You may want to serve up a scaled-down image in an effort to optimize performance. You may want a scaled-up image to optimize for high resolution devices. Or you may want to serve the same image, cropped differently to work better with layout changes at different breakpoints. HTML5’s ‘picture’ element addresses these challenges, and so many more.
Using Drupal, we can automate the creation of the needed versions of a single image, making content creation that much easier. In part 2 we’ll look at opening up control over the art direction of the images, while still maintaining the design’s layout rules.
Setting up the image stack
First we need to create the image styles for our breakpoints. We have three contexts to plan for; small, medium, and large displays. There should be an image style for each, and for now it should have a Scale and Crop effect set to our dimensions.
Setting up Breakpoints
Drupal needs to be made aware of the breakpoints our site uses, and the Breakpoints module does just that. Install Breakpoints and its dependency, CTools. The Breakpoints module has two ways to define breakpoints, in the interface or in your site theme’s .info file. We’ll use the interface (admin/config/media/breakpoints) to create three breakpoints.
Next you need to create a Breakpoint Group (admin/config/media/breakpoints/groups/add). Imagine you have several more breakpoints defined, but you want to pick specific ones to apply to one component of the site. With Breakpoint Groups, you have that ability.
Setting up the Picture module
While the Breakpoints module handles the definition and organization of breakpoints, the Picture module uses Breakpoint Groups to create the markup. Enable the Picture module and add a new Picture Mapping (admin/config/media/picture).
After you’ve chosen your Breakpoint Group, you’ll have some options as to what should happen at each breakpoint. In our case we want to match each breakpoint up to the appropriate image style we created earlier.
Applying this to an image field
Once all this has been set up, we can now use our Picture Mapping as a field formatter for an image field on the site. Visit the Manage Display tab for a content type with an image field, and set the Format to the Picture Mapping we set up.

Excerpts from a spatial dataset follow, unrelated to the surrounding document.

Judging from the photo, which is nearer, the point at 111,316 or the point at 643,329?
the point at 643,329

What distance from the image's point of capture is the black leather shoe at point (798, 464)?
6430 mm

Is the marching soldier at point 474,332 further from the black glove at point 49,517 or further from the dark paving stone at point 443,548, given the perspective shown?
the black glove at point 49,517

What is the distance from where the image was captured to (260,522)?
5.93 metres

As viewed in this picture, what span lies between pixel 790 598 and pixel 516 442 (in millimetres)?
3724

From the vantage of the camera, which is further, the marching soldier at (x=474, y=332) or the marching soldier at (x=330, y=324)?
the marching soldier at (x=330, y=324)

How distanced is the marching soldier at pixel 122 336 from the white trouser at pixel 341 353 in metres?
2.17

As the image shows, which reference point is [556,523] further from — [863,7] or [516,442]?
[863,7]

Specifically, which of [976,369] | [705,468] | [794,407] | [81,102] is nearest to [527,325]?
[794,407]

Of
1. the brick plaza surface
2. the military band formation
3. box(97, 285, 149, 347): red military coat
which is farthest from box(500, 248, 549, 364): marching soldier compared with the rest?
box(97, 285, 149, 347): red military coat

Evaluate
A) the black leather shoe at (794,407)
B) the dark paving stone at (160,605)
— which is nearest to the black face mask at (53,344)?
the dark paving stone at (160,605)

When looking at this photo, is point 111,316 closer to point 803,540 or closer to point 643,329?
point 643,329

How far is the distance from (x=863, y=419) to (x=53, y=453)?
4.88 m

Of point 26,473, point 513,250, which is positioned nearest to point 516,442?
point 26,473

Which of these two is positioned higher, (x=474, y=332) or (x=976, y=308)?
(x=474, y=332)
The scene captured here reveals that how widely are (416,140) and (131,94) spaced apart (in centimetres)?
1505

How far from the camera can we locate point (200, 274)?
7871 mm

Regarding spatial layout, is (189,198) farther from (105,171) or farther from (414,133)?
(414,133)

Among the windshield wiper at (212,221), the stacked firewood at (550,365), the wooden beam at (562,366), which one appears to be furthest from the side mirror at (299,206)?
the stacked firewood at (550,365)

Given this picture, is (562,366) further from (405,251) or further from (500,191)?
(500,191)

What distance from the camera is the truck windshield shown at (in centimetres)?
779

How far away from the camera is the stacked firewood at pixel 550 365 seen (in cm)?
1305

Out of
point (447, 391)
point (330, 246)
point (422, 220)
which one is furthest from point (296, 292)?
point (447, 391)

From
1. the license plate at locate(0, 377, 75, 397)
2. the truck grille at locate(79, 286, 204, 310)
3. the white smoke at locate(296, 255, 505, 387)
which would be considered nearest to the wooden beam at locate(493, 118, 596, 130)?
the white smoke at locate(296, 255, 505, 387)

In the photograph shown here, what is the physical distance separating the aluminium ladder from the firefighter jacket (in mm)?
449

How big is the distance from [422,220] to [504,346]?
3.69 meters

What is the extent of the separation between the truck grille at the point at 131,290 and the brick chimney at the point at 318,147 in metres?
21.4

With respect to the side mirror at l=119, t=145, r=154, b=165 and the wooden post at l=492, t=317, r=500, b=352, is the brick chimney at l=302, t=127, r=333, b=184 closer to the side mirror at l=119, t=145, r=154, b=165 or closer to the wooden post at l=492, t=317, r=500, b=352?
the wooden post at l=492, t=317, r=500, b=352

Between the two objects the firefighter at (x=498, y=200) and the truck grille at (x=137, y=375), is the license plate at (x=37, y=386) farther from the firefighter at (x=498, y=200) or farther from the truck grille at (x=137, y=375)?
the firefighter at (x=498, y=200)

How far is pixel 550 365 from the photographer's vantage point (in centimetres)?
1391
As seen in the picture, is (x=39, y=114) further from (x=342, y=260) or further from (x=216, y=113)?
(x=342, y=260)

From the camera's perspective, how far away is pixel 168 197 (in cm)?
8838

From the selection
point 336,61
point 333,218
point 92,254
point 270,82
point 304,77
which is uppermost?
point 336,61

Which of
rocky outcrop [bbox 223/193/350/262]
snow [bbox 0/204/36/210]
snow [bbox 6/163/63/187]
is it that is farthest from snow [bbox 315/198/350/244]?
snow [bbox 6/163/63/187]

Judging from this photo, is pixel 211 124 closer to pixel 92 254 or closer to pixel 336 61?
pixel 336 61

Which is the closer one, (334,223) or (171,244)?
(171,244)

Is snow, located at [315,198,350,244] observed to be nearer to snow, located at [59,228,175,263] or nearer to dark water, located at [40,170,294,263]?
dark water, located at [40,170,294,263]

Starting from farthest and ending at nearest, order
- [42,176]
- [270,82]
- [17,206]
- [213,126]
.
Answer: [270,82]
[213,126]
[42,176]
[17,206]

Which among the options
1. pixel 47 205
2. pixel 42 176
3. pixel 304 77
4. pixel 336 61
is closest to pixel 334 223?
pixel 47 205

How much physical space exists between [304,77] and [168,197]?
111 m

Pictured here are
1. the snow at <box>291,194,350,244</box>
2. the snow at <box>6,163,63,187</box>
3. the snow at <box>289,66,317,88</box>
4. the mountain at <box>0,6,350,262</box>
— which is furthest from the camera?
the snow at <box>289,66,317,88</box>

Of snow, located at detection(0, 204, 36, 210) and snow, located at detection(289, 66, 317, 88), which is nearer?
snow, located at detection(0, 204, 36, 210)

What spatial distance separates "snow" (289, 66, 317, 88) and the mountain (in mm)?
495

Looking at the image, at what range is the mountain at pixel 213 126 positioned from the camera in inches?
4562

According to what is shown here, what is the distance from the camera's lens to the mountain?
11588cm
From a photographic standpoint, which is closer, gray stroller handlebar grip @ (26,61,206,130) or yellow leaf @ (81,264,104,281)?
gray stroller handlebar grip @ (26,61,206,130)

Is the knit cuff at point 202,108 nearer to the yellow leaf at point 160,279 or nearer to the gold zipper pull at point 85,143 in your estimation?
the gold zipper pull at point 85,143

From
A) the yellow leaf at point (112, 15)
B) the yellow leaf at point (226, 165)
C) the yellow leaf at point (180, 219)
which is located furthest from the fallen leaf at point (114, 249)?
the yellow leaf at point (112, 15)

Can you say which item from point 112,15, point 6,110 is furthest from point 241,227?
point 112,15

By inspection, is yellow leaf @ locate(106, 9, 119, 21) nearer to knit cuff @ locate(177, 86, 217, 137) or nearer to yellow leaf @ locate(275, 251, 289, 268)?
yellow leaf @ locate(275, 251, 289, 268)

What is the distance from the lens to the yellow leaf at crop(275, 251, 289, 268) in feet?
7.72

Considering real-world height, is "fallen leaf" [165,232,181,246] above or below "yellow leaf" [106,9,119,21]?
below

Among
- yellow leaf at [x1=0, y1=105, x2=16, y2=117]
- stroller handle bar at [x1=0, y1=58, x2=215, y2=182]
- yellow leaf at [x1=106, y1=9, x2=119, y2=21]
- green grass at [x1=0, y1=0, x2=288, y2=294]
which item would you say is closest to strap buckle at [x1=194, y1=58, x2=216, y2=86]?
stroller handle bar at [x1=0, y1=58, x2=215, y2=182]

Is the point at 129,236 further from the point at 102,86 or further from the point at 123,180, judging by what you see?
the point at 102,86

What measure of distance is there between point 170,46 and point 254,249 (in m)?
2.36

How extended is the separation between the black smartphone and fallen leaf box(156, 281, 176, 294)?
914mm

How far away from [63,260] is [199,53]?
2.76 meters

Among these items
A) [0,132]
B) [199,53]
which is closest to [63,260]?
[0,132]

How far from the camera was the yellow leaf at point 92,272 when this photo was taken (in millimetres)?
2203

One important thing to notice is the Fallback Image Style. This is what image will be used in browsers that do not support media queries.
Wrapping up
If you create a piece of content, the rendered image should get switched out if you view the full node and resize the window. The only downside to this is Drupal is deciding what the focal point of the image is, which may not always be desirable. In the next part of this tutorial, we’ll look at using the Manual Crop module in order to give that control back to content editors.